14. A radio unit, RU, (13) of a radio network node (12) for handling communication in a communications network (1), wherein the RU is configured to: apply an orthogonalized matched filter to convert a received signal into a resulting signal, wherein the orthogonalized matched filter combines a matrix with a whitening matched filter; and convey the resulting signal to a distributed unit, DU, (14) of the radio network node over a Lower Layer Split, LLS, interface.

15. The RU (13) according to claim 14, wherein a computation of the matrix is performed with a first granularity.

16. The RU (13) according to any of the claims 14-15, wherein the orthogonalized matched filter is applied on resource elements associated with physical uplink shared channel, PUSCH, and demodulation reference signal, DMRS.

17. The RU (13) according to any of the claims 14-16, wherein the RU (13) is configured to extract demodulation reference signal, DMRS, and estimate a radio channel as seen from the RU (13).

18. The RU (13) according to any of the claims 14-17, wherein the RU (13) is configured to: receive the signal; and apply a port reduction mapping to the received signal before applying the orthogonalized matched filter.

19. The RU (13) according to any of the claims 14-18, wherein the RU (13) is configured to: transmit to the DU (14) an indication indicating a first granularity used when applying the orthogonalized matched filter.

20. The RU (13) according to any of the claims 14-19, wherein the RU (13) is configured to receive a request from the DU (14) indicating a requested first granularity to be used when applying the orthogonalized matched filter.

21 . A distributed unit, DU, (14) of a radio network node for handling communication in a communications network (1), wherein the DU (14) is configured to: receive from a radio unit, RU, (13), an indication indicating a first granularity used when applying, at the RU (13), an orthogonalized matched filter to a received signal into a resulting signal, wherein the orthogonalized matched filter combines a matrix with a whitening matched filter; and process the resulting signal taking the first granularity into account.

22. The DU (14) according to claim 21 , wherein the DU is configured to process the resulting signal by performing a channel estimation, a noise estimation, an equalization and/or a decoding of the resulting signal transferred by the RU (13), taking the first granularity into account.

23. The DU (14) according to claim 22, wherein the equalization is performed using a second granularity being higher than the first granularity.

24. The DU (14) according to any of the claims 21-23, wherein the DU (14) is configured to perform channel estimation based on an output from a preprocessing of the RU (13) and to proceed with signal decoding.

25. The DU (14) according to any of the claims 21-24, wherein the resulting signal is processed with a second granularity being higher than the first granularity.

26. The DU (14) according to any of the claims 21-25, wherein the DU (14) is configured to transmit a request to the RU (13) indicating a requested first granularity to be used when applying the orthogonalized matched filter.
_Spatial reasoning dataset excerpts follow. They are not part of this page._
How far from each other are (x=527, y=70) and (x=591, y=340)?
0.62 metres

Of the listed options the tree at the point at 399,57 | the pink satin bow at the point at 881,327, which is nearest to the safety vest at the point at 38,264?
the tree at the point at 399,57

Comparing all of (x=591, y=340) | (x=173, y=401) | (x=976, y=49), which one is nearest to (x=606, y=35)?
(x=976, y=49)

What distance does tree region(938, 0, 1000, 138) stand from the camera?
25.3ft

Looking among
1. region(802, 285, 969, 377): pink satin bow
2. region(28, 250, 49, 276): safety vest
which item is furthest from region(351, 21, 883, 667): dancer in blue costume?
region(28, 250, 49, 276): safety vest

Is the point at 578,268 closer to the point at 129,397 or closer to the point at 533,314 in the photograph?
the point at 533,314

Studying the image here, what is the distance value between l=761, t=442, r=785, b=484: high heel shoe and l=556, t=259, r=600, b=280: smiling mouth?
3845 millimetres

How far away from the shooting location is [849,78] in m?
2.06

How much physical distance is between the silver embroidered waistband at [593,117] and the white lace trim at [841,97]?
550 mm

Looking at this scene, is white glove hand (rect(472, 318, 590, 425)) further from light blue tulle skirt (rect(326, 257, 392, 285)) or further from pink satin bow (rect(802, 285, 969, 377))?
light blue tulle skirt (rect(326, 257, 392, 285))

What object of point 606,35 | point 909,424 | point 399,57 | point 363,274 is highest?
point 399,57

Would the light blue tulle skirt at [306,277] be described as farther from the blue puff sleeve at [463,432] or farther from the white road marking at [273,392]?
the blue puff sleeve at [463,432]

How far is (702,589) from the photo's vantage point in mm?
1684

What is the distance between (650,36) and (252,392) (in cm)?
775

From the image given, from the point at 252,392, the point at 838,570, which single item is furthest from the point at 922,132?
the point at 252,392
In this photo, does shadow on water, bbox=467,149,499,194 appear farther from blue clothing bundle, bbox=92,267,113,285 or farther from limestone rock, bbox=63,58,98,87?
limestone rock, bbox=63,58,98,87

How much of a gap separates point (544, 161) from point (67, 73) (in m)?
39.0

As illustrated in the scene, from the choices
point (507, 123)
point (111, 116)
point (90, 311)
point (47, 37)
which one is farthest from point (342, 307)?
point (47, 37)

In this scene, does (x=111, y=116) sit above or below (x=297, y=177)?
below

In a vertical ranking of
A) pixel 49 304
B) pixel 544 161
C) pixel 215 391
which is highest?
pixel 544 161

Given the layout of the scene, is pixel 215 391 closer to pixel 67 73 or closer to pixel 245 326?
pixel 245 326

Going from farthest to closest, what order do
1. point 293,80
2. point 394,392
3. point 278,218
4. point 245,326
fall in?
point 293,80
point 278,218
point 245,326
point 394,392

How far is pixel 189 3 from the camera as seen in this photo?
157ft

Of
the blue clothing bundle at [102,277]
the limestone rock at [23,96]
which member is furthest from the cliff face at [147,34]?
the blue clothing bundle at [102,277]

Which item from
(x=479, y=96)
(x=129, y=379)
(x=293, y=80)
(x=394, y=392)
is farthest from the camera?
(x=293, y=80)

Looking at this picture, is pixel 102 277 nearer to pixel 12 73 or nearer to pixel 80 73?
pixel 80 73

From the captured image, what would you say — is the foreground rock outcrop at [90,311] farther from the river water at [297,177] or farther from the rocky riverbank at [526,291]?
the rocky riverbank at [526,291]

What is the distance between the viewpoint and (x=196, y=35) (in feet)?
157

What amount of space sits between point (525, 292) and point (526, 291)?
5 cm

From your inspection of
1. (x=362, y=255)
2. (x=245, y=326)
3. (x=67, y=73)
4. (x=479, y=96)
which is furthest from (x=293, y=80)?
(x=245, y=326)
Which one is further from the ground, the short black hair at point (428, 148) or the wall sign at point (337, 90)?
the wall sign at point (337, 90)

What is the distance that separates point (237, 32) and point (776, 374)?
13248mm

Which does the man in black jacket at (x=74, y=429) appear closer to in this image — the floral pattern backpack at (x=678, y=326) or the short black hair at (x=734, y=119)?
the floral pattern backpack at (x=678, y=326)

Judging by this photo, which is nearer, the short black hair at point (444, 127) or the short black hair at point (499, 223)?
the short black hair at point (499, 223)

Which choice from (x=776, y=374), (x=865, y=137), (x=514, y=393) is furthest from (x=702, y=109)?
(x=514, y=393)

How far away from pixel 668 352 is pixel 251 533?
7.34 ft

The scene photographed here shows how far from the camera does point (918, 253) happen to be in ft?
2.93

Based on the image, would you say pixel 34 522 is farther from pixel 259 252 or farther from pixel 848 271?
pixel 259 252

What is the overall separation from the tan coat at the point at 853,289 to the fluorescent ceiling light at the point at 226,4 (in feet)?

27. A computer program product comprising instructions, which, when executed on at least one processor, cause the at least one processor to carry out the method according to any of the claims 1-13, as performed by the RU (13) and the DU (14), respectively.

28. A computer-readable storage medium, having stored thereon a computer program product comprising instructions which, when executed on at least one processor, cause the at least one processor to carry out the method according to any of the claims 1-13, as performed by the RU (13) and the DU (14), respectively.